- Direction -
Print the passage of the Anil Kumar profile below starting with "Personal details" and going on through "politician (born 1975)", word for word.

- Selection -
* START *
Minister of Science & Technology Government of Uttar Pradesh
- Incumbent
- Assumed office 5 March 2024
- Governor: Anandiben Patel
- Chief Minister: Yogi Adityanath
- Preceded by: Yogendra Upadhyaya

Member of the Uttar Pradesh Legislative Assembly
- Incumbent
- Assumed office March 2022
- Preceded by: Pramod Utwal
- Constituency: Purqazi
- In office March 2012 – March 2017
- Succeeded by: Pramod Utwal
- Constituency: Purqazi
- In office May 2007 – March 2012
- Preceded by: Uma Kiran
- Succeeded by: Noor Saleem Rana
- Constituency: Charthawal

Personal details
- Born: 25 November 1975 (age 50) Taharpur, Saharanpur district, Uttar Pradesh
- Party: Rashtriya Lok Dal
- Other political affiliations: National Democratic Alliance (2024–present)
- Spouse: Beermati
- Children: Two daughters
- Profession: Agriculturist & politician

= Anil Kumar (Uttar Pradesh politician) =

Indian politician (born 1975)
* END *
- Information supplied -
* START *
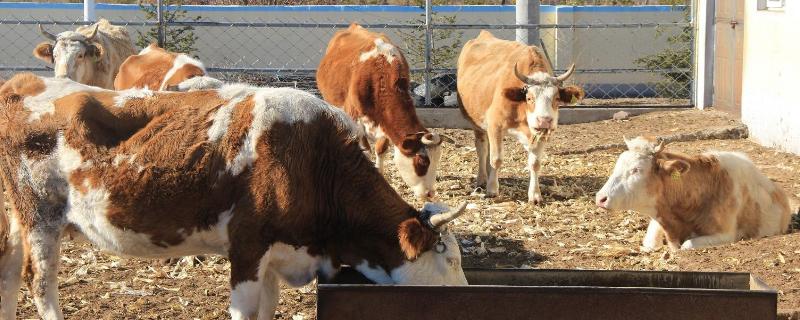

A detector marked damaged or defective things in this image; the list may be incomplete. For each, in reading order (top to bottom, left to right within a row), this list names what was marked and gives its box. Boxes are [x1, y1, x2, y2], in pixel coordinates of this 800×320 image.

rusty metal trough [318, 268, 776, 320]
* END *
- Finished answer -
Personal details
- Born: 25 November 1975 (age 50) Taharpur, Saharanpur district, Uttar Pradesh
- Party: Rashtriya Lok Dal
- Other political affiliations: National Democratic Alliance (2024–present)
- Spouse: Beermati
- Children: Two daughters
- Profession: Agriculturist & politician

= Anil Kumar (Uttar Pradesh politician) =

Indian politician (born 1975)